General disorders and administration site conditions, including allergic reaction at injection site*, fatigue, chills, pyrexia§, flu-like symptoms§, asthenia, irritability, chest pain, malaise.

Laboratory test abnormalities, including weight loss.

* These adverse effects are common only during monotherapy with alpha interferon-2b

§ See section "Special precautions for use"

Interferon product class warning, see below: Pulmonary arterial hypertension

The severity of adverse effects also increases with high-dose therapy (WHO grade 3 and 4 in 66% and 14% of patients, respectively), compared to mild and moderate severity when lower doses are administered. Adverse effects are usually managed by dose adjustment.

Cardiovascular adverse effects, particularly arrhythmias, are mainly associated with pre-existing cardiovascular disease and occur after therapy with cardiotoxic agents. Cardiomyopathy, which is reversible upon discontinuation of alpha interferon therapy, has been rarely observed in patients without prior symptoms of heart disease.

Cases of pulmonary arterial hypertension (PAH) have been reported in association with alpha interferon products, particularly in patients with risk factors for PAH (e.g., portal hypertension, HIV infection, liver cirrhosis). Events have been reported at various times, usually several months after initiation of alpha interferon therapy.

A wide range of autoimmune and immune-mediated disorders may occur during treatment with alpha interferons, including thyroid dysfunction, systemic lupus erythematosus, rheumatoid arthritis (newly diagnosed or exacerbation), hemorrhagic and thrombotic thrombocytopenic purpura, and vasculitis.

Clinically significant laboratory abnormalities, more frequently observed at doses exceeding 10 million IU per day, include decreased granulocyte and leukocyte counts; reduced hemoglobin levels and thrombocyte counts; increased serum alkaline phosphatase, LDH, serum creatinine, and blood urea nitrogen. Moderate, usually reversible pancytopenia has also been observed. Elevated ALT/AST levels as deviations from normal have been observed in some patients without hepatitis C, as well as in some patients with chronic hepatitis B, coinciding with clearance of viral DNA polymerase.

Shelf life. 3 years.

Storage conditions.

Store at 2°C to 8°C in a place inaccessible to children.

Packaging.

10 vials of lyophilisate with dosage of 1 million IU, 3 million IU, or 5 million IU in a cardboard box.

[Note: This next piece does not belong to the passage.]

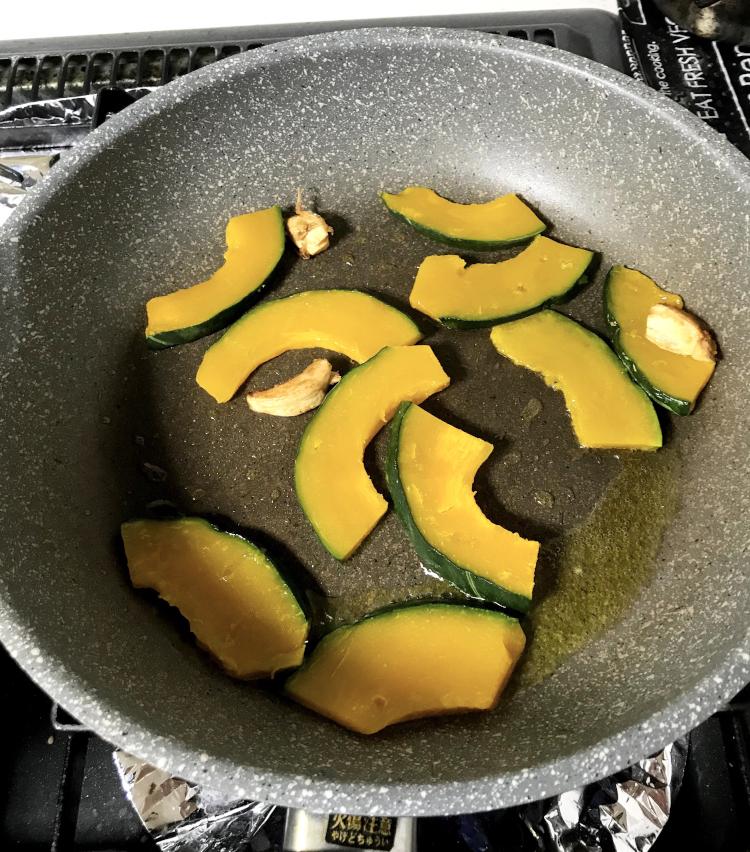 <p>4.ニンニクが色付いたらかぼちゃを入れ、中火で焼き付ける。あまり触らず、じっくりと焼き目を付けるのがポイント。</p>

5 vials of lyophilisate with dosage of 1 million IU, 3 million IU, or 5 million IU, supplied with solvent (water for injections) 2 ml in 5 ampoules, in a cardboard box.

1 vial of lyophilisate with dosage of 3 million IU, 5 million IU, 6 million IU, 9 million IU, or 18 million IU, supplied with solvent (water for injections) 2 ml in 1 ampoule, in a cardboard box.

Prescription status. Prescription only.

Manufacturer.

LLC "Scientific and Production Company "Interpharmbiotech".

Manufacturer's address and place of business.

150 Zabolotnoho Street, Kyiv, 03143, Ukraine.